I suggest that alongside the current policy-level drive for supporting home death underpinned by evidence that this is what many people would choose, there needs to be a rapid re-appraisal of what this means for family members who are not trained or supported to do the job of extreme caring (which includes the administering of controlled drugs), and for which they are totally unprepared.  Funding and provision must be made within primary care, informed by the principles and practices of palliative care, to properly educate and support families through the dying process and into bereavement so that what Alan describes in the desperate last 12 hours of his mother’s life does not end in long-term mental health consequences or worse, a suicide or prison sentence. On a more subtle, emotional level we need to understand that calling NHS111 at 2am when your mother is terminally agitated is a cry for help from someone experiencing the searing pain of a breaking attachment.
The next morning, I check my phone. Mum died at 3.45am.
I call Alan who is relieved and exhausted He is facing the organisation of his mum’s cremation, the sorting out of her stuff and his life onwards in a seemingly endless lockdown. There isn’t going to be a funeral. I suggest he try to get some sleep, talk to his GP, think about bereavement counselling, but he is in no mood for any sort of healing conversations with the professionals. I want people to know about this Kate he insists. I can’t be the only one this is happening to, can it? No, it can’t be. Around 450 people die every day in the UK from cancer, and about 25% of all deaths occur at home. What is it like for those families at the moment with huge pressure on services and hands-on community support from friends and relatives an infection risk and therefore forbidden?
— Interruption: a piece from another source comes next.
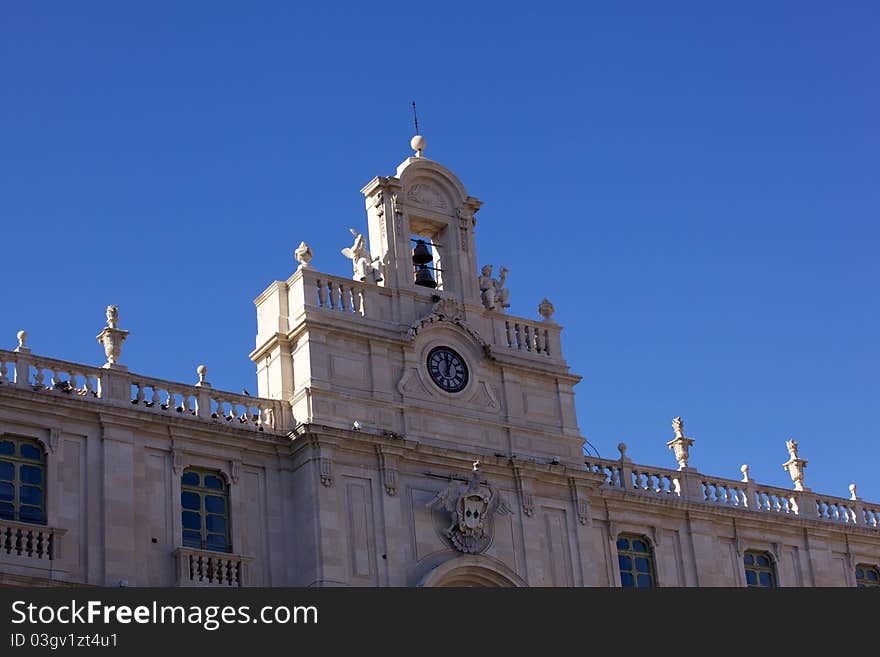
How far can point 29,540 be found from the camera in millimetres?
39188

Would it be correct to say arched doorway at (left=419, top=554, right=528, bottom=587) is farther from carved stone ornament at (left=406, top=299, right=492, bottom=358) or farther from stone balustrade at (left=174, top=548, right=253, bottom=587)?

The covid-19 pandemic has shone a fresh light on the importance of talking about dying, loss and grief in strange times where relationships are cruelly truncated by sudden hospitalisations, induced comas and separation from loved ones and community rites of passage. But deaths like Mary’s from cancer are happening every day, all the time.
Alan’s story shows us that what is a difficult and lonely experience at the best of times is made so much more traumatic during lockdown. Alan hopes that sharing his experience will lead to a greater awareness of just how traumatic it can be to facilitate a home death (which sounds cosy yet can be anything but). He wants to tell us about what he feels is a cruel lie that dying is kind and comfortable, and he challenges us to examine the dissonance between the reality of his lived experience and the beautiful idea of the “good death”.